This shows the scaly and crusty appearance of a superficial BCC.
This lesion displays the characteristic scaly, non-pigmented appearance. This lesion also has a nodular element, with raised, pearly edges and central ulceration.
This shows a small superficial BCC. There is ulceration present in the centre of the lesion with a degree of induration being visible around it.
This lesion is on the chest of a middle aged woman. It displays the characteristic pink/red, slightly scaly appearance of a superficial BCC.
This superficial bcc on the cheek has a scaly area around a nodular, rolled edge. This highlights the importance of looking for a rolled edge and central ulceration in any longstanding lesion, particularly on sun exposed areas in middle aged or elderly patients.
Features
This type is found mainly on the trunk and less commonly, on the limbs. These are often pigmented and, as the name suggests, spread relatively superficially. Lesions tend to be pink to red-brown in colour, with erosion and ulceration being less common than the nodular type of BCC.
These lesions can usually be treated more conservatively than other types of BCC, although they do tend to recur.

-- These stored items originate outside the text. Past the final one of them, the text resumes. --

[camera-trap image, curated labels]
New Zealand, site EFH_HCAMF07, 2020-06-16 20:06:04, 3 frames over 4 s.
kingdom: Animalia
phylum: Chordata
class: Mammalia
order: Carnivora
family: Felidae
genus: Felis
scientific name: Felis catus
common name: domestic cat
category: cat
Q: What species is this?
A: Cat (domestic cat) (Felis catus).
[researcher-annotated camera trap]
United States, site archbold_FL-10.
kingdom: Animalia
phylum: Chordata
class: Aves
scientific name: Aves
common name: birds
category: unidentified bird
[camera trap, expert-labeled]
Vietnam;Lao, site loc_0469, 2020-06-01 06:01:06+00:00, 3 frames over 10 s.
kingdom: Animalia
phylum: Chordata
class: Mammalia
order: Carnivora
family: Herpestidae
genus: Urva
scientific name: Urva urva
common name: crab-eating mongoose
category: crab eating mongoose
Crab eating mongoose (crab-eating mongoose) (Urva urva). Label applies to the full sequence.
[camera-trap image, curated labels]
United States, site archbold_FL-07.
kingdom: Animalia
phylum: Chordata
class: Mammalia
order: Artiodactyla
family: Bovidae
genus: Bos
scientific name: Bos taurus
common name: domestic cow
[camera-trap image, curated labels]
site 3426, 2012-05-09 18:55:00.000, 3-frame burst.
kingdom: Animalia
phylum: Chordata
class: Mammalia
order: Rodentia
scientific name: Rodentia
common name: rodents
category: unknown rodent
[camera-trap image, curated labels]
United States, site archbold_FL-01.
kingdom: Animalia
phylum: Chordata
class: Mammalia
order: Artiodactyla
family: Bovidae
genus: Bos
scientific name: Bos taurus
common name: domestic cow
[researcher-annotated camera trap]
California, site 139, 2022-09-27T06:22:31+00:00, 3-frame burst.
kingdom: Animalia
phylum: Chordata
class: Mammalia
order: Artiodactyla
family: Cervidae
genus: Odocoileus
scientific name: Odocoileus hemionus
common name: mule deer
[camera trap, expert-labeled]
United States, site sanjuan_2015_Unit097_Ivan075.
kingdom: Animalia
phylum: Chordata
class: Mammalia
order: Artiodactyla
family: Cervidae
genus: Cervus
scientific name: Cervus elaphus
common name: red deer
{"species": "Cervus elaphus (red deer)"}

In this growth pattern small buds of proliferating basal cells grow down from the epidermis into the superficial dermis, whilst maintaining their attachment to the base of the epidermis, often over a wide area. These down-growths are separated by intervening normal epidermis.
Multiple lesions may indicate arsenic exposure.
Incidence
Superficial (apparently multifocal) lesions make up 15% of all BCCs.
Differential Diagnosis
Eczema. Psoriasis. Bowen's disease.
Treatment
The best forms of treatment for a primary superficial BCC are shown below. Note: "Large"=>2cm.
Superficial, small and low-risk site
Cryosurgery or curettage and cautery should be considered.
Superficial, large and low-risk site
Cryosurgery or curettage and cautery should be considered.
Superficial, small and high-risk site
Excision is the treatment of choice. Cryosurgery or radiation therapy are also effective.
Superficial, large and high-risk site
Radiation therapy, excision or Moh's micrographic surgery should be considered.